One of the unheralded potential benefits of genetics will be to indicate when something does not need to be done, Ramsey said. For example, many patients who are diagnosed with low-grade, local-stage prostate cancer are treated aggressively despite the fact that 5-year survival for that cohort is very high. “Why are we doing that? We are doing that because men are worried about it, and there is an incentive for urologists to do that. If we could come up with genomic tests that told us with a high degree of certainty that that person was not going to go on and develop advanced prostate cancer, that would save the system billions and billions of dollars,” Ramsey said.
Innovators could also help remove waste and cost from the system by identifying areas in which more precision at the same or reduced price could be found, added Billings. This could be achieved by replacing human variance with quantitative measures.
One participant observed that genomic medicine is evolving within the context of a changing health care delivery system. It would behoove the system and the underlying economics to begin to change to incorporate genomic medicine because eventually it will be part of standard medical practice, whether 10 years or 50 years from now.
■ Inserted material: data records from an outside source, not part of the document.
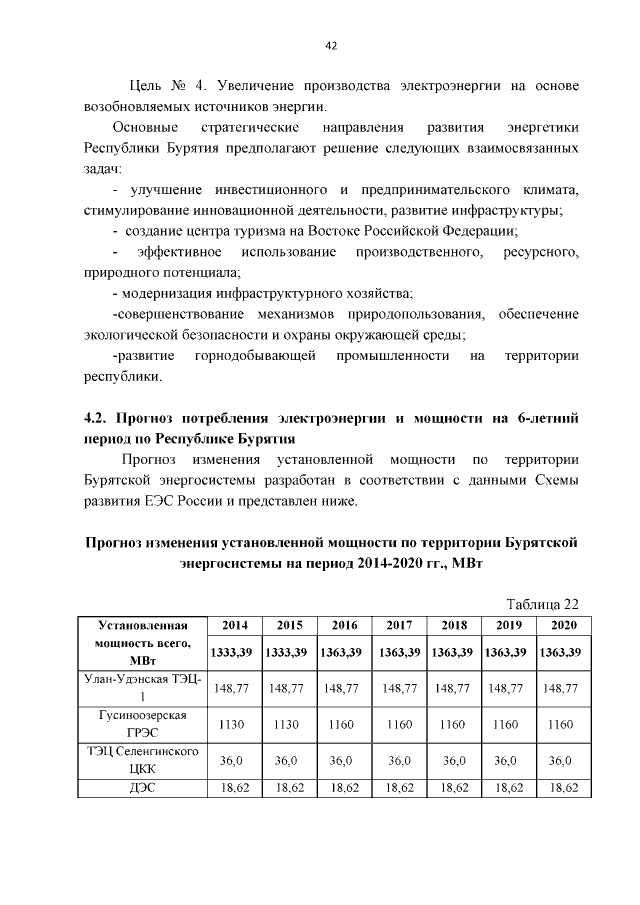 42

Цель № 4. Увеличение производства электроэнергии на основе возобновляемых источников энергии.

Основные стратегические направления развития энергетики Республики Бурятия предполагают решение следующих взаимосвязанных задач:

- улучшение инвестиционного и предпринимательского климата, стимулирование инновационной деятельности, развитие инфраструктуры;

- создание центра туризма на Востоке Российской Федерации;

- эффективное использование производственного, ресурсного, природного потенциала;

- модернизация инфраструктурного хозяйства;

-совершенствование механизмов природопользования, обеспечение экологической безопасности и охраны окружающей среды;

-развитие горнодобывающей промышленности на территории республики.

4.2. Прогноз потребления электроэнергии и мощности на 6-летний период по Республике Бурятия

Прогноз изменения установленной мощности по территории Бурятской энергосистемы разработан в соответствии с данными Схемы развития ЕЭС России и представлен ниже.

Прогноз изменения установленной мощности по территории Бурятской энергосистемы на период 2014-2020 гг., МВт

Таблица 22

| Установленная мощность всего, МВт | 2014 | 2015 | 2016 | 2017 | 2018 | 2019 | 2020 |
|---|---|---|---|---|---|---|---|
| | 1333,39 | 1333,39 | 1363,39 | 1363,39 | 1363,39 | 1363,39 | 1363,39 |
| Улан-Удэнская ТЭЦ-1 | 148,77 | 148,77 | 148,77 | 148,77 | 148,77 | 148,77 | 148,77 |
| Гусиноозерская ГРЭС | 1130 | 1130 | 1160 | 1160 | 1160 | 1160 | 1160 |
| ТЭЦ Селенгинского ЦКК | 36,0 | 36,0 | 36,0 | 36,0 | 36,0 | 36,0 | 36,0 |
| ДЭС | 18,62 | 18,62 | 18,62 | 18,62 | 18,62 | 18,62 | 18,62 |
Ned Calonge, president and chief executive officer of The Colorado Trust, pointed out that continued expansions of coverage to include items that are cost-effective will produce some improvements in health. Nevertheless, it will also increase the total cost of health care, resulting in “a system we can’t afford.” Thus, the decision to pay for something can have a negative impact by potentially reducing access to care for everyone, especially disadvantaged populations.
Grosse pointed to a disconnect between economics and reimbursement decisions. Many current health care practices are not cost-effective or even based on much evidence, he said. To control health care costs, it would be better “to stop doing things for which there is limited evidence of effectiveness rather than trying to prevent the adoption of new technologies where there is good evidence.”
Calonge noted that newborn screening only looks at a subset of the genetic variants that can be detected using current testing technologies. It may be cost-effective to add variants to the screening panel, but this would add costs for additional testing and interventions as well as bring up issues regarding uncertainty about the effects of the variant being detected. The ultimate problem is that “I know what I am spending, but I don’t know what I am buying,” Calonge said. Genomics will face this economic reality on a much larger scale in the years ahead.
Billings added that some states have added to the subset of detected conditions to develop the information base for possible future testing. And Ramsey pointed out that the value of this information could turn out to be “extraordinarily high” and could be provided without incurring any additional immediate costs. “We could imagine a scenario that before [a test is added], we look at the value that that information would provide, the benefits and costs, before we allow [a test to be performed and results] provided as information to the patients,” said Ramsey.
In relation to the limitations of self-assessment of ethnicity, one participant suggested that whole genome sequencing could be used to make estimations of biogeographical ancestry so that clinicians would have supplemental information. For example, they could recommend enzyme testing.
In response to a question about malpractice litigation arising out of genomic testing, Beaudet said that the possibility exists. For example, if a patient were offered a limited genetic test when a more comprehensive test would have uncovered a serious mutation, could that be considered malpractice?